La Marquée se tourne vers la dame, et voit les yeux exorbités, les larmes qui roulent sur ses joues, le souffle qui se perd tandis que les sanglots l’étouffent.
Les gouttes tombent dans la terre, abondent. Les respirations s’étouffent et son buste se gonfle toujours plus anarchiquement alors qu’elle pose la main à terre, l’autre serrant sa poitrine.
Iris lève sa main, proche de celle qui a détourné le visage de sa fille.
Elle veut la poser sur l’épaule de la dame.
Mais quelque chose l’arrête.
Elle sent le plein contrôle de son corps revenir. Sa main ne tremble même pas.
Iris rétracte son geste.
Une longue minute passe, à supporter les sanglots qui se raréfient, le souffle qui se régularise.
La dame regarde ses chaussures, les traces du passage des gouttes sur son pantalon l’a convainc de redresser la tête.
Puis de se relever. Elle passe rapidement un coup de manche sur ses yeux, continuant de ralentir ses expirations.
Iris la regarde faire, les bras le long de son corps.
La voyageuse serre ses poings, se tourne à nouveau vers la tombe, et regarde les graines plantées.
Elle a fait un détour de deux jours, juste pour s’assurer d’en trouver.
« Ces… ces fleurs ne poussent que dans les oasis du Quosib, là où ton père est né, on les appelle les Rousses des sables. »
La fille se tourne vers la dame. Cette dernière, de profil, regarde la tombe.
« Il m’a dit qu’il portait cette écharpe, elle prend une inspiration profonde, en souvenir de ces fleurs qu’il aimait bien enfant, parce que quand il en voyait, c’est quand il pouvait remplir sa gourde aux sources proches. »
Iris regarde les quelques graines plantées, et imagine un tapis de fleurs au-dessus de la tombe d’ici quelques mois, en lieu et place de la cendre.
« Tu as déjà vu le Quosib ? »
Elle jette un coup d’œil à sa fille, cette dernière est déjà en train de la regarder. Un instant, elle détourne son regard, puis ferme les yeux, serre les poings, avant de se risquer à une autre œillade.
Iris voit les pupilles de sa mère trembler.
Marion voit celle de sa fille demeurer parfaitement immobiles.
L’enfant secoue la tête, elle n’a jamais vu autre chose que les alentours de Ragwell.

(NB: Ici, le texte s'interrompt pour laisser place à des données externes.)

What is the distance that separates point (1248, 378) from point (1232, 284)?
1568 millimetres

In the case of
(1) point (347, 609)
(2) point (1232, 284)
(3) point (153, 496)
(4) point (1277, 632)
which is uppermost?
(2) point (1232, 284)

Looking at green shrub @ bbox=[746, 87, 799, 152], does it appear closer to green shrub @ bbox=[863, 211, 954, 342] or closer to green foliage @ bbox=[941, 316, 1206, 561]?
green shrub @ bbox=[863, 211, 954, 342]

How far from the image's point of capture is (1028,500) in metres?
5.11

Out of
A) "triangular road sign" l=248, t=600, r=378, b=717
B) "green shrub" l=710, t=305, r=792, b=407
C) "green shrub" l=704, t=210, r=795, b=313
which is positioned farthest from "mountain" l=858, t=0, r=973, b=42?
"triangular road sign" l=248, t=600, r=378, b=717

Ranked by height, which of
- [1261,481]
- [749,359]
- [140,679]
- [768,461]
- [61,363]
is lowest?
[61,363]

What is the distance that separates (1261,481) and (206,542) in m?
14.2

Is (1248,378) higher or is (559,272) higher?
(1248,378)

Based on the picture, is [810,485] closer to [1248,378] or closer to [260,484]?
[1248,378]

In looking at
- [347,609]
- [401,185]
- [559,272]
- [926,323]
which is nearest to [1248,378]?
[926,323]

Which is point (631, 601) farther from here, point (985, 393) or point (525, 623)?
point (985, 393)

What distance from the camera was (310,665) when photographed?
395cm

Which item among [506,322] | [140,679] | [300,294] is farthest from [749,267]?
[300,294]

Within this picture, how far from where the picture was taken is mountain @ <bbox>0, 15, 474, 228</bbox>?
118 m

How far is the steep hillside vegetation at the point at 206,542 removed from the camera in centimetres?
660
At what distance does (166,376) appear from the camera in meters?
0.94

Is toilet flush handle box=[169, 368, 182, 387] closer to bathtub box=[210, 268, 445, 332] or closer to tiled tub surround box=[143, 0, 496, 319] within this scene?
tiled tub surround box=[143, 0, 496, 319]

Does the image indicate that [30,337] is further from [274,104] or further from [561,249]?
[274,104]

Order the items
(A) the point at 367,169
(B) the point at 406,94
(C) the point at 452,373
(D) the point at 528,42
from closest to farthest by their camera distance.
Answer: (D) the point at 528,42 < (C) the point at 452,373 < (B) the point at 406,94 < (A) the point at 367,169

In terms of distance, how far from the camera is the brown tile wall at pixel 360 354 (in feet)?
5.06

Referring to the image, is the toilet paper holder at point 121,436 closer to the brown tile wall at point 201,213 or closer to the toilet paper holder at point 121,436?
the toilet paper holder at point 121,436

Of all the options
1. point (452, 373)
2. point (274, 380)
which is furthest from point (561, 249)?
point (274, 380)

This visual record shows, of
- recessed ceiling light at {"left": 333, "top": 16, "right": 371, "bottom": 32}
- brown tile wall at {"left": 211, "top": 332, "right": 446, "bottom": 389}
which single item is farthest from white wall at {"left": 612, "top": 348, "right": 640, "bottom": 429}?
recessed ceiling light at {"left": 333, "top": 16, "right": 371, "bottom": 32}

« On t’a parlé des marais salants du Comté de Valsh ? Ou les champs d’Iron ? »
À nouveau, Iris nie sans prononcer le moindre mot.
La dame entrouvre les lèvres, puis les referme. Elle caresse le livre du bout de ses doigts, prend une inspiration dirigée vers le ciel.
« Si tu veux, je peux te faire lire ce que j’ai écrit durant mon voyage. Il y a tout un tas de choses sur l’Histoire du continent, même sur l’histoire de Vylyindyl. Il y a aussi des histoires sur ce qu’on a vécu ton père et moi et… tout un tas de choses, j’ai eu beaucoup de temps pour écrire et je me dis que ça serait bien que tu en saches plus sur… »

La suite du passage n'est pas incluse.